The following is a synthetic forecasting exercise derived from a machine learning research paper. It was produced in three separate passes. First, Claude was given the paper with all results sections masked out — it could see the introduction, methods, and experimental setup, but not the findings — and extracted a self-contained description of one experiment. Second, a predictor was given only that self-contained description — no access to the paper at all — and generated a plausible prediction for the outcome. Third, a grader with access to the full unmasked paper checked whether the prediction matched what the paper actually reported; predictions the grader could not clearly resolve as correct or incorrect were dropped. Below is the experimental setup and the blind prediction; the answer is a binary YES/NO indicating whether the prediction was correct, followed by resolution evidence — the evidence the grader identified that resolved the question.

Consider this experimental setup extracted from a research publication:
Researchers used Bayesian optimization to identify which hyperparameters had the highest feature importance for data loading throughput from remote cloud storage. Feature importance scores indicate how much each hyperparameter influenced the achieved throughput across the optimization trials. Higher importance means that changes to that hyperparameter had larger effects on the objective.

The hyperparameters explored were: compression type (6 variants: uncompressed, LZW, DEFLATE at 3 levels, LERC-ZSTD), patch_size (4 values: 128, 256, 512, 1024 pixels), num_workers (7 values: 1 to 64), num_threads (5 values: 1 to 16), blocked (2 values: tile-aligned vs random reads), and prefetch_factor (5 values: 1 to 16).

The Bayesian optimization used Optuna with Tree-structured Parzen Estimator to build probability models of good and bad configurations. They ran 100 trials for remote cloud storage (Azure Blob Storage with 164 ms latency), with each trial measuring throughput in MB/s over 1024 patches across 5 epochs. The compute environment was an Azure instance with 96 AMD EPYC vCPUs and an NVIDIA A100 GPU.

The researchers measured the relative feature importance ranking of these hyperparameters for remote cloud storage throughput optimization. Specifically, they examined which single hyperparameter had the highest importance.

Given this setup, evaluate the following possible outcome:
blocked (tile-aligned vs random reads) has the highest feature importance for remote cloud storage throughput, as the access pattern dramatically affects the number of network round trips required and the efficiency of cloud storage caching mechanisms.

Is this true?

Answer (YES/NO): NO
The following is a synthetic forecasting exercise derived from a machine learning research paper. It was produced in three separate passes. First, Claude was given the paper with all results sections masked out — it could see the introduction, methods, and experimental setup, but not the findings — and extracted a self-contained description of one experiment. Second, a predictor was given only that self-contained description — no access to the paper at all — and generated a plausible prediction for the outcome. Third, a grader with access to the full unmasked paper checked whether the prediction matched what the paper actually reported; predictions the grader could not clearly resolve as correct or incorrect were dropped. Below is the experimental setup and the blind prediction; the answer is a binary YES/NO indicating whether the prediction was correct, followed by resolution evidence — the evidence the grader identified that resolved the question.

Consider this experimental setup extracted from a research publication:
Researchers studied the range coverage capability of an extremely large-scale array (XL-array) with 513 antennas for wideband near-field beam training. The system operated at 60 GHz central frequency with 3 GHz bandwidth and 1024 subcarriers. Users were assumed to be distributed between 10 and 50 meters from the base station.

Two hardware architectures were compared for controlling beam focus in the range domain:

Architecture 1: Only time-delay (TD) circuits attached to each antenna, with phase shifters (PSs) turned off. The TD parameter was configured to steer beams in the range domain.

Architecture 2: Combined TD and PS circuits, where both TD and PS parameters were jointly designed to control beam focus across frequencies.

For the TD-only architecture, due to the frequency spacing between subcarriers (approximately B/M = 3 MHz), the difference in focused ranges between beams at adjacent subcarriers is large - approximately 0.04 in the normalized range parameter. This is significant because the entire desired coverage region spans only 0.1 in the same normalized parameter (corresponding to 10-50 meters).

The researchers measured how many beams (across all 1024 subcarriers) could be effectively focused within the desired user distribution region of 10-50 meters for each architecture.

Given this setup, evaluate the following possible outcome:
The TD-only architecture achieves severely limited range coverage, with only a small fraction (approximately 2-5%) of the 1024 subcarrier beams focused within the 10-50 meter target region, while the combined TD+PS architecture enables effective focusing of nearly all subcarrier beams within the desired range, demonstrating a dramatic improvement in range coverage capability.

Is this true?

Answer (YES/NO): NO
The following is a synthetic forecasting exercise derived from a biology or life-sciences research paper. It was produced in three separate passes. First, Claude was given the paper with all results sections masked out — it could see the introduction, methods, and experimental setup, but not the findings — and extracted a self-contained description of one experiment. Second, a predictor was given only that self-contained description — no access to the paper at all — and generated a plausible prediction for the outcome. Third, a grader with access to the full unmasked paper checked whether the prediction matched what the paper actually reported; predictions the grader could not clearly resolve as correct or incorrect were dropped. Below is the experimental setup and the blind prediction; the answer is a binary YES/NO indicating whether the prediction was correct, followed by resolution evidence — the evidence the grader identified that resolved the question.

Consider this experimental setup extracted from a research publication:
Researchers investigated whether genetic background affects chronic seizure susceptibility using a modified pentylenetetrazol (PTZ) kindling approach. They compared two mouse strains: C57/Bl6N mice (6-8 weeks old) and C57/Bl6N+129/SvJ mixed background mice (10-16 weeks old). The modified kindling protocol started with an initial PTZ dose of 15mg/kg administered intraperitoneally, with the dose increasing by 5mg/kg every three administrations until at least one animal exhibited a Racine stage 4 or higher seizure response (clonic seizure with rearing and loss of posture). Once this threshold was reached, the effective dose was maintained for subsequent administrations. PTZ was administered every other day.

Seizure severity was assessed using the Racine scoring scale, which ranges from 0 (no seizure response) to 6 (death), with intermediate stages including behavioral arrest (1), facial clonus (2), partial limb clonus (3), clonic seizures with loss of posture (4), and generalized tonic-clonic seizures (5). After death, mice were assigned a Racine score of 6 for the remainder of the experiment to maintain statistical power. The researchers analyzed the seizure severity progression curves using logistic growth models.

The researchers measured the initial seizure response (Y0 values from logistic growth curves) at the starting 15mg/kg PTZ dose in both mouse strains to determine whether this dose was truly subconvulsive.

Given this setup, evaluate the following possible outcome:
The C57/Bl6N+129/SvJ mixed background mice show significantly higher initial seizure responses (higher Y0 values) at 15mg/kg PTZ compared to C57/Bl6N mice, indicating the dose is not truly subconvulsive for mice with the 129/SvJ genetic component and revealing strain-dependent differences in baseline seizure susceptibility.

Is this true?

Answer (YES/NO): NO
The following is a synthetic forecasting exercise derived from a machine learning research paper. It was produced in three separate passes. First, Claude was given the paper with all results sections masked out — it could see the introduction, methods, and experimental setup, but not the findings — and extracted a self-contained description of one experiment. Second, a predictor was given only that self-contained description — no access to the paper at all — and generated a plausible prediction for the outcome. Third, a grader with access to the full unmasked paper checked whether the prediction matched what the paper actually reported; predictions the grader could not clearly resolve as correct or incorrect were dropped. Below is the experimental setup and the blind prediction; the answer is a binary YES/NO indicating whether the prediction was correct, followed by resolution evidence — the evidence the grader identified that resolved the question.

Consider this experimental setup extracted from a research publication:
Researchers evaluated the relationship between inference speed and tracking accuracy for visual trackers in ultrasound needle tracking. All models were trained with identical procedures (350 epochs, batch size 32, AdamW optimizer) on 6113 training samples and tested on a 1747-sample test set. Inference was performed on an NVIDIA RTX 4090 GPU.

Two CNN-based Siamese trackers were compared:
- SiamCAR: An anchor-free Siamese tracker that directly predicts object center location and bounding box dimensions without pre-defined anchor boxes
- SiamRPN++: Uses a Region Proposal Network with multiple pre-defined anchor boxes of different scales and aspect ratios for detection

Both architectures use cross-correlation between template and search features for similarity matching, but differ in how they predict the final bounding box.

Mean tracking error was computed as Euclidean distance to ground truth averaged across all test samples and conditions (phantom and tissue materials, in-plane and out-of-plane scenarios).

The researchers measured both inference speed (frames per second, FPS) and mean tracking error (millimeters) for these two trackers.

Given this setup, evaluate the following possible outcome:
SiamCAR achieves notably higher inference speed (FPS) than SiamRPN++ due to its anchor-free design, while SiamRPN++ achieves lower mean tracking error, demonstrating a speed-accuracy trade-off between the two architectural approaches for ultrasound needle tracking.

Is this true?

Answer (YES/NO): NO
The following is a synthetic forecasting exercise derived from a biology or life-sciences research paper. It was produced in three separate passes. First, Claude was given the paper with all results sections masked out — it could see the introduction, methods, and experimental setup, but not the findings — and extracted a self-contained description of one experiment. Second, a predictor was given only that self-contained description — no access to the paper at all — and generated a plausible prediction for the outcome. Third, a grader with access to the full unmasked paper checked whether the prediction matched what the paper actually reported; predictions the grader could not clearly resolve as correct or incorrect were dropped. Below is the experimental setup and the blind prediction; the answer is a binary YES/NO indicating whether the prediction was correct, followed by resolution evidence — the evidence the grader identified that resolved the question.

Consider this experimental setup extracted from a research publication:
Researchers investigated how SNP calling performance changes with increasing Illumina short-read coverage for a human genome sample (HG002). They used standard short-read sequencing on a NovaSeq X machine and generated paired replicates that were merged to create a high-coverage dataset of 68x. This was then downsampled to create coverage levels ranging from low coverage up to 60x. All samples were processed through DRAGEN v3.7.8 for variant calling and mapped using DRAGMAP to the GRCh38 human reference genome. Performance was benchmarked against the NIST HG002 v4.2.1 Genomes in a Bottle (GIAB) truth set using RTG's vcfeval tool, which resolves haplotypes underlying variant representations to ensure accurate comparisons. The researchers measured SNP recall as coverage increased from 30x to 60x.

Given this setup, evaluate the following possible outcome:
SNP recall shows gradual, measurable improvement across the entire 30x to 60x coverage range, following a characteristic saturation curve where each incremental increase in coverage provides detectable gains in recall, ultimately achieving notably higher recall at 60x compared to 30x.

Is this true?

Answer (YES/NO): NO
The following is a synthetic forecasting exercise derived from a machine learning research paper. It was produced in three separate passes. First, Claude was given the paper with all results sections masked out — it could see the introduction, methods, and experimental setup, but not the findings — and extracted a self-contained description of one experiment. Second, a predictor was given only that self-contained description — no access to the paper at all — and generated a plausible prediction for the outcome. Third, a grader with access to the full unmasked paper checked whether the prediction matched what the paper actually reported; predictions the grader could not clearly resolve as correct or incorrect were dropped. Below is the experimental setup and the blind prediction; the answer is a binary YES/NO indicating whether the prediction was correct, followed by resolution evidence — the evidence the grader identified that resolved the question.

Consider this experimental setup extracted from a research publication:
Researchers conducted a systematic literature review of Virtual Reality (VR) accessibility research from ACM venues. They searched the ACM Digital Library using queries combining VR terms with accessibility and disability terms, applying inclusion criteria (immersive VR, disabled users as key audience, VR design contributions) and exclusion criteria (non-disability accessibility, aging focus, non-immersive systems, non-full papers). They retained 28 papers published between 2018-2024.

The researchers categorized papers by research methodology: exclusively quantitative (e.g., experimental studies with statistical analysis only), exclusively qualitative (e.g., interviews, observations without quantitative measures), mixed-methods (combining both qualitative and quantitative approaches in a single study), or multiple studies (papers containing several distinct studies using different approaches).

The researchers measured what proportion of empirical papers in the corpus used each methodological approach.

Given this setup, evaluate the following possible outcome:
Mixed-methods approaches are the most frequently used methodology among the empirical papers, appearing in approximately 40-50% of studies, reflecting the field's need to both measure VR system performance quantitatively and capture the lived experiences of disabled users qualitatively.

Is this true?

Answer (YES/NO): YES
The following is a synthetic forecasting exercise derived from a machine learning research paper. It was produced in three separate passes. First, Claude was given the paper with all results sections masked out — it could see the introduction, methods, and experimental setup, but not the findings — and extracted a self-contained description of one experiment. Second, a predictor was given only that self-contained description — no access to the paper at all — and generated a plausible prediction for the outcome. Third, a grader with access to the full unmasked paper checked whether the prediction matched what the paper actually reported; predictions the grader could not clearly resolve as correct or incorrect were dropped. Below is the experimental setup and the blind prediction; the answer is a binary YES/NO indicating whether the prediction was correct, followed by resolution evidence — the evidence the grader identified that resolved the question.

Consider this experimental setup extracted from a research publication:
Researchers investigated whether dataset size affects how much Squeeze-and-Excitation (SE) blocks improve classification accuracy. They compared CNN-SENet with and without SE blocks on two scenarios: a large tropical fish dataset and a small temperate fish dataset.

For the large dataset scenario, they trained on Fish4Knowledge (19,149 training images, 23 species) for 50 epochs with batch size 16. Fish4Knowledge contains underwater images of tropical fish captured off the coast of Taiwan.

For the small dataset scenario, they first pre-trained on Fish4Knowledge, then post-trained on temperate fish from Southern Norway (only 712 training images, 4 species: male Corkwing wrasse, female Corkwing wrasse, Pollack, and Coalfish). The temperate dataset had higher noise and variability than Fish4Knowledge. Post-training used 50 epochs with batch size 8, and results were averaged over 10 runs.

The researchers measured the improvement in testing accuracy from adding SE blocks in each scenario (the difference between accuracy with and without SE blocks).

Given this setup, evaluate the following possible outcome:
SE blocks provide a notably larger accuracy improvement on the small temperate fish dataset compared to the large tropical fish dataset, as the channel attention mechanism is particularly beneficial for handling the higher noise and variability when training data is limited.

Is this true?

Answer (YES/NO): YES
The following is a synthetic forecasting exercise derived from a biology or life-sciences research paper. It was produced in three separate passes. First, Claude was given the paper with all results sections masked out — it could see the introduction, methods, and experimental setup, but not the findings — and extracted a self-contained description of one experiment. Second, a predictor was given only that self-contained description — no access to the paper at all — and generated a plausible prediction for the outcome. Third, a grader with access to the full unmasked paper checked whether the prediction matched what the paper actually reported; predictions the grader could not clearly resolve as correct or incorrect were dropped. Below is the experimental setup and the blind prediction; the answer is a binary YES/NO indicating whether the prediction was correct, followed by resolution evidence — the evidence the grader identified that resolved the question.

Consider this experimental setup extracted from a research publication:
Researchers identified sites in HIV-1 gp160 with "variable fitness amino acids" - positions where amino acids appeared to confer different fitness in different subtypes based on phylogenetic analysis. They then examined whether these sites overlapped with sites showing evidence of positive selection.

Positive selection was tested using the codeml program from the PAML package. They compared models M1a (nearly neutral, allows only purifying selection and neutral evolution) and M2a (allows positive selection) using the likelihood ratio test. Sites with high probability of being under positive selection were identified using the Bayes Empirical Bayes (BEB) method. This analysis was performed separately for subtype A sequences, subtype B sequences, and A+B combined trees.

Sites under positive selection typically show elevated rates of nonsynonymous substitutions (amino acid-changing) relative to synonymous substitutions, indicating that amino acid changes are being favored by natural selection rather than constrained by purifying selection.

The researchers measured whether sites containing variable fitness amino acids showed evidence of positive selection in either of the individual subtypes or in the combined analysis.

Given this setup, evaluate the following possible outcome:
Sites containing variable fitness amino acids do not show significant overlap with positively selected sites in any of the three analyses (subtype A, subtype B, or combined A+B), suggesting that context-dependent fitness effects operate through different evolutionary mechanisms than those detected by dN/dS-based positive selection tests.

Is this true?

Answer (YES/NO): NO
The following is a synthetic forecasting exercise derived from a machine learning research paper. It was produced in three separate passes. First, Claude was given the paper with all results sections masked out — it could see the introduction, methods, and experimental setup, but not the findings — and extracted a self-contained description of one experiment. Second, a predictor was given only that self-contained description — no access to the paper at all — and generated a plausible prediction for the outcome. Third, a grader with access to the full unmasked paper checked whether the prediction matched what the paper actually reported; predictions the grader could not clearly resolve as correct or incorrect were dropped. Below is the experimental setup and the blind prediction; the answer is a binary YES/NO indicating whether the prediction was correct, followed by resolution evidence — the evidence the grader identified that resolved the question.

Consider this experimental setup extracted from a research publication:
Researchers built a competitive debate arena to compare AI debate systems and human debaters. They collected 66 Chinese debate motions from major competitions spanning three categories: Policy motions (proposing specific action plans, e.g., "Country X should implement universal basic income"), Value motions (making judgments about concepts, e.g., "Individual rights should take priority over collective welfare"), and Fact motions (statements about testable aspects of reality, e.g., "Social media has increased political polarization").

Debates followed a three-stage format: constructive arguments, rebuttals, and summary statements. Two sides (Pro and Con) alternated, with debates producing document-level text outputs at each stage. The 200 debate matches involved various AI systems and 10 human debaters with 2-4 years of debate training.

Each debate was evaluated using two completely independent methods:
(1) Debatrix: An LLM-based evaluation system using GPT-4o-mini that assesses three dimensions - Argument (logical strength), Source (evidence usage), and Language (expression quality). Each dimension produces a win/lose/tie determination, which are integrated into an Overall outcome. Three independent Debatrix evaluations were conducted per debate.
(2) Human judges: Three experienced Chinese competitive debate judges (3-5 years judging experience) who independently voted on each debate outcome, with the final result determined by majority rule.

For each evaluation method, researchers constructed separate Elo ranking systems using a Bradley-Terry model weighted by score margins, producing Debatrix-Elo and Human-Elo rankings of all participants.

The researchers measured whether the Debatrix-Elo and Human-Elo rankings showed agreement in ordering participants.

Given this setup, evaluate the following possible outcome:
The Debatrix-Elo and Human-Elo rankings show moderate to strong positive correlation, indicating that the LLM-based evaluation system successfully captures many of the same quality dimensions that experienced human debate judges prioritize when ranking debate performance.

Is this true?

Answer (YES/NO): YES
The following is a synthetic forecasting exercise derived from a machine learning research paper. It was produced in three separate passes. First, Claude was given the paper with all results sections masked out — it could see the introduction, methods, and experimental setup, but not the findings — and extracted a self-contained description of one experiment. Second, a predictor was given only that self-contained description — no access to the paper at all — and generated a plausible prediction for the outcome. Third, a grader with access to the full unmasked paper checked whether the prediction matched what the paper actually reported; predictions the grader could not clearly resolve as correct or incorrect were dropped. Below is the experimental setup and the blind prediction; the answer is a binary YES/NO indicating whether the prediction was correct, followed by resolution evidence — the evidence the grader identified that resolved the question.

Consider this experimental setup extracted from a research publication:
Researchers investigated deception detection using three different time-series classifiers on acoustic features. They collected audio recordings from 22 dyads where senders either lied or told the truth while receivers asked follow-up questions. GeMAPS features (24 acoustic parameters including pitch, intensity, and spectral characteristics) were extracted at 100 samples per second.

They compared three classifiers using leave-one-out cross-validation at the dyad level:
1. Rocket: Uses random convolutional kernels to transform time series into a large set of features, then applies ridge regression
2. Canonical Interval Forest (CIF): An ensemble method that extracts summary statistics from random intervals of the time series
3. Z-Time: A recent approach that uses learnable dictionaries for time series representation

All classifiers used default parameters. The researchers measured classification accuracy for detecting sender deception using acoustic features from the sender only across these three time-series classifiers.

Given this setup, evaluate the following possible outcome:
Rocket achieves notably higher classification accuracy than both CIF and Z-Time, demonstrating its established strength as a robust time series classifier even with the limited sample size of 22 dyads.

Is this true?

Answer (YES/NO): NO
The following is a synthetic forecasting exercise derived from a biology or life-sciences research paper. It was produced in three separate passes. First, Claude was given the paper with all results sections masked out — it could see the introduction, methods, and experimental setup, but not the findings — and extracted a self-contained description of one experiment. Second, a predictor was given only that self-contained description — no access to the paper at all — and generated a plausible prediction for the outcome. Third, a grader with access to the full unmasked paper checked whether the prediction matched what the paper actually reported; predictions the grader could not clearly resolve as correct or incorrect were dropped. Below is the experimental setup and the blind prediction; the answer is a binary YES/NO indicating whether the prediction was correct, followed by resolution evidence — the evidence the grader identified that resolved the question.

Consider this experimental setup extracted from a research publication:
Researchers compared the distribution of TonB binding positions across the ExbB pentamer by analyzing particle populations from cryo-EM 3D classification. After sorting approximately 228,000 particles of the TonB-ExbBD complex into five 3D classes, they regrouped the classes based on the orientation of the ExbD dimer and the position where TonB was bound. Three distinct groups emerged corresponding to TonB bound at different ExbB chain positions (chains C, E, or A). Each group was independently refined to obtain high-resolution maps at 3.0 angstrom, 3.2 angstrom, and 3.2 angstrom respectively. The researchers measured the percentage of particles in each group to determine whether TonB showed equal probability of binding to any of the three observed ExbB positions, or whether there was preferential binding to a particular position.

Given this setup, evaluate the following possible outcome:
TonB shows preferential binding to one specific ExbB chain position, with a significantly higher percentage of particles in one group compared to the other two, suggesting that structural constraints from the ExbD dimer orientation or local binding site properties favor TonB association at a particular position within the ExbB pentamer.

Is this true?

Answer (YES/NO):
--*--
Could you copy every line from the records that mentions the word "strength"?

(1) Debatrix: An LLM-based evaluation system using GPT-4o-mini that assesses three dimensions - Argument (logical strength), Source (evidence usage), and Language (expression quality). Each dimension produces a win/lose/tie determination, which are integrated into an Overall outcome. Three independent Debatrix evaluations were conducted per debate.
Rocket achieves notably higher classification accuracy than both CIF and Z-Time, demonstrating its established strength as a robust time series classifier even with the limited sample size of 22 dyads.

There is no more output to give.